* Task requirements
Return the following from the records below: each line, word for word, starting with the line that contains "category: large antlered muntjac" and going on through the line that contains "common name: baboon", with nothing outside that range.

* Material shown
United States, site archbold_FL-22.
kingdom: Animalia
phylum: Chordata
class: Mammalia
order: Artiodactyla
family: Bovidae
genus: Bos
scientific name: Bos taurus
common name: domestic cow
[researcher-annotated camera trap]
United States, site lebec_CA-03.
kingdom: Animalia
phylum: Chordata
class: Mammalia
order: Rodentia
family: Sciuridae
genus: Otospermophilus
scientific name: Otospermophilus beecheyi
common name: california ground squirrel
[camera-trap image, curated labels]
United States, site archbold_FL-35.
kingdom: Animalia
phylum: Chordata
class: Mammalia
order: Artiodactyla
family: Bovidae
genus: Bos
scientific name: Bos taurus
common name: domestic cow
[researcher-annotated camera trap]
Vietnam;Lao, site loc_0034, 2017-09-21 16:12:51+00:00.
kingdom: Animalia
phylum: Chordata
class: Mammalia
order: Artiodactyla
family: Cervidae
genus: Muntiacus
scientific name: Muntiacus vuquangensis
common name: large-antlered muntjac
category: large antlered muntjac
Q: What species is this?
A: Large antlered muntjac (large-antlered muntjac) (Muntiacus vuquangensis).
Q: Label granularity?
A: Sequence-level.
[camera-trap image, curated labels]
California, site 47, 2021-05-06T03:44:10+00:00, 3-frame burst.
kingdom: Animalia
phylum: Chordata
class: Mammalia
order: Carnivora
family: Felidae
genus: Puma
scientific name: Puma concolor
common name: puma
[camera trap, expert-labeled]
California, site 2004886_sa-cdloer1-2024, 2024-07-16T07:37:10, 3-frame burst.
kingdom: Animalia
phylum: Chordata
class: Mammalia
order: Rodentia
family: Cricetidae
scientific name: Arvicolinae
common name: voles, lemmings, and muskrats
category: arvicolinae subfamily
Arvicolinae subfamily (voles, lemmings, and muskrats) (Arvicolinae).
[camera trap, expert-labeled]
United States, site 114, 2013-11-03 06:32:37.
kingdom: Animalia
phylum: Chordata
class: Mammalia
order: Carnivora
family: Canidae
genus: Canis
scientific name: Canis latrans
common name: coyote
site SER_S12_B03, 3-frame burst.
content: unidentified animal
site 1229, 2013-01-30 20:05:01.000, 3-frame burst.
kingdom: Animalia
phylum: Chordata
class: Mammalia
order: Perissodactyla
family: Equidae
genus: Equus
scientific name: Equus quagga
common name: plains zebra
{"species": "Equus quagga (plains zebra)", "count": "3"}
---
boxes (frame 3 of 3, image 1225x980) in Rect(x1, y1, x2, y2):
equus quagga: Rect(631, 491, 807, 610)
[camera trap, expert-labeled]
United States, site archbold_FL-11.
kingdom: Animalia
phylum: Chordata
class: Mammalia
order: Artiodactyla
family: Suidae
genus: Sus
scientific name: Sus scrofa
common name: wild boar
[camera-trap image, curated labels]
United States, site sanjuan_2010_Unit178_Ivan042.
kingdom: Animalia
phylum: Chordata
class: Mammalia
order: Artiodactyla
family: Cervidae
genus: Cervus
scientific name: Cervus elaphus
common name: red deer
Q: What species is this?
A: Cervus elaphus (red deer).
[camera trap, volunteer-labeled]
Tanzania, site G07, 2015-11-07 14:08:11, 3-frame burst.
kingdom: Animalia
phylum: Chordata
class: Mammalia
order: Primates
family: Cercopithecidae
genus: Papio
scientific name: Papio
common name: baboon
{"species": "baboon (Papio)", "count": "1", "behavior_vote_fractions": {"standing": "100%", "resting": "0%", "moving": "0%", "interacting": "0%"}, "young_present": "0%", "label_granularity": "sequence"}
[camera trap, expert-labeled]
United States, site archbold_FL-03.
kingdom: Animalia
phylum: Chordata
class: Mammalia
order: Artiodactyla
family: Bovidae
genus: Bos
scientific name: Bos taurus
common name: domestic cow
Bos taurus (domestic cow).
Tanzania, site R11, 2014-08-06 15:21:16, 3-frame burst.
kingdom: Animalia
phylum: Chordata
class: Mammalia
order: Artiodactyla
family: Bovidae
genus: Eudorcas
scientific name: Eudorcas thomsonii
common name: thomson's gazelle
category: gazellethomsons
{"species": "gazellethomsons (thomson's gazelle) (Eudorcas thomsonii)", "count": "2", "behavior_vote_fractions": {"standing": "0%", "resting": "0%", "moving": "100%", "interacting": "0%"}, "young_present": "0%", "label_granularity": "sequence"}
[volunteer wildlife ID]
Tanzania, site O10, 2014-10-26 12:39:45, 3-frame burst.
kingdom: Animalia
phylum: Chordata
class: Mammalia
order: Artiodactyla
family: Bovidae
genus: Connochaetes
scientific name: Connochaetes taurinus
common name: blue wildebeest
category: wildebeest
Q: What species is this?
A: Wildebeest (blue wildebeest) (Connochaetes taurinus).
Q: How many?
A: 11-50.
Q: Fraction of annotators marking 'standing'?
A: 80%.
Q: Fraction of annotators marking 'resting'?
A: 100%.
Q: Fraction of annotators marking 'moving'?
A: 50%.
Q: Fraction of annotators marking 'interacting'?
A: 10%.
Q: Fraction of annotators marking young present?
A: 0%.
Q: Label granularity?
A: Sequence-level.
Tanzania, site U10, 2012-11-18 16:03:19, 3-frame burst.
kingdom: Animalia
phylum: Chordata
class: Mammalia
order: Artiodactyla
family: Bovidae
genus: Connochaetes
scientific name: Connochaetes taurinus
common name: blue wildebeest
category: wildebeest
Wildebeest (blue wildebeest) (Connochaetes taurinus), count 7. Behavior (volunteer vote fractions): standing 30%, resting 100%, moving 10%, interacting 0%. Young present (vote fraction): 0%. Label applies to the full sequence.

* Written solution
category: large antlered muntjac
Q: What species is this?
A: Large antlered muntjac (large-antlered muntjac) (Muntiacus vuquangensis).
Q: Label granularity?
A: Sequence-level.
[camera-trap image, curated labels]
California, site 47, 2021-05-06T03:44:10+00:00, 3-frame burst.
kingdom: Animalia
phylum: Chordata
class: Mammalia
order: Carnivora
family: Felidae
genus: Puma
scientific name: Puma concolor
common name: puma
[camera trap, expert-labeled]
California, site 2004886_sa-cdloer1-2024, 2024-07-16T07:37:10, 3-frame burst.
kingdom: Animalia
phylum: Chordata
class: Mammalia
order: Rodentia
family: Cricetidae
scientific name: Arvicolinae
common name: voles, lemmings, and muskrats
category: arvicolinae subfamily
Arvicolinae subfamily (voles, lemmings, and muskrats) (Arvicolinae).
[camera trap, expert-labeled]
United States, site 114, 2013-11-03 06:32:37.
kingdom: Animalia
phylum: Chordata
class: Mammalia
order: Carnivora
family: Canidae
genus: Canis
scientific name: Canis latrans
common name: coyote
site SER_S12_B03, 3-frame burst.
content: unidentified animal
site 1229, 2013-01-30 20:05:01.000, 3-frame burst.
kingdom: Animalia
phylum: Chordata
class: Mammalia
order: Perissodactyla
family: Equidae
genus: Equus
scientific name: Equus quagga
common name: plains zebra
{"species": "Equus quagga (plains zebra)", "count": "3"}
---
boxes (frame 3 of 3, image 1225x980) in Rect(x1, y1, x2, y2):
equus quagga: Rect(631, 491, 807, 610)
[camera trap, expert-labeled]
United States, site archbold_FL-11.
kingdom: Animalia
phylum: Chordata
class: Mammalia
order: Artiodactyla
family: Suidae
genus: Sus
scientific name: Sus scrofa
common name: wild boar
[camera-trap image, curated labels]
United States, site sanjuan_2010_Unit178_Ivan042.
kingdom: Animalia
phylum: Chordata
class: Mammalia
order: Artiodactyla
family: Cervidae
genus: Cervus
scientific name: Cervus elaphus
common name: red deer
Q: What species is this?
A: Cervus elaphus (red deer).
[camera trap, volunteer-labeled]
Tanzania, site G07, 2015-11-07 14:08:11, 3-frame burst.
kingdom: Animalia
phylum: Chordata
class: Mammalia
order: Primates
family: Cercopithecidae
genus: Papio
scientific name: Papio
common name: baboon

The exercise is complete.